> Reading passage
X86 vs. Arm

[Nycturne]

It is likely the clock won’t have to be reduced at all. Generally, cooling capacity is proportional to surface area of the die. Since they are likely mirroring what they already have to make these bigger “chips,” they will also add proportionally-identical cooling capacity.

That's what I expect as well. I just deleted it from my post before hitting submit.

 

[throAU]

Two things:

1) What makes you think they haven't "actually tried hard" for performance so far?
2) If the Jade 2C and 4C rumors are true, then we're looking at performance already scaling quite favorably to the 2019 Mac Pro.

While more cores tends to pull down the clock speed, I think Apple's approach so far will let them largely avoid that.

Sorry maybe my choice of words were not the best.

They've certainly tried hard, but their focus has been on efficiency not outright performance.

If they run desktop cooling on these things and have the freedom to run to intel power levels (or even half), performance will perhaps be significantly better.

Maybe I should have said "actually push the clocks" or something. Right now I suspect we're seeing the M series processors running at 2/3 throttle.... vs. what they could ramp up to with desktop cooling and power delivery.

I suspect we will see more than N scaling vs. M1-Pro/Max because they seem to be scaling fairly linearly vs. core count, but in the larger machines Apple will have the room for better cooling and more power.

> Data provided
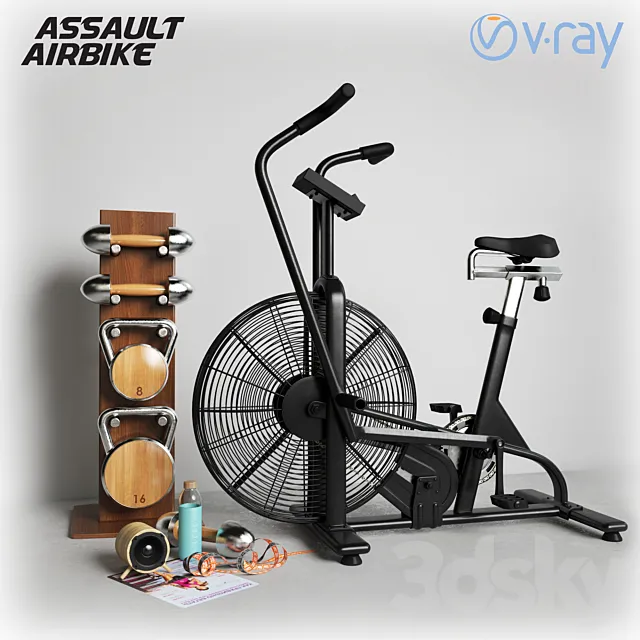 Exercise bike 3DModel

> Your task
In the forum thread on x86 versus Arm, why does Nycturne expect that the clock likely won't need to be reduced on the bigger chips? Answer in one to three sentences. The listing is not used in the task.

> Solution
Cooling capacity is generally proportional to the die's surface area. Because the bigger chips are likely built by mirroring the existing design, they would gain proportionally identical cooling capacity.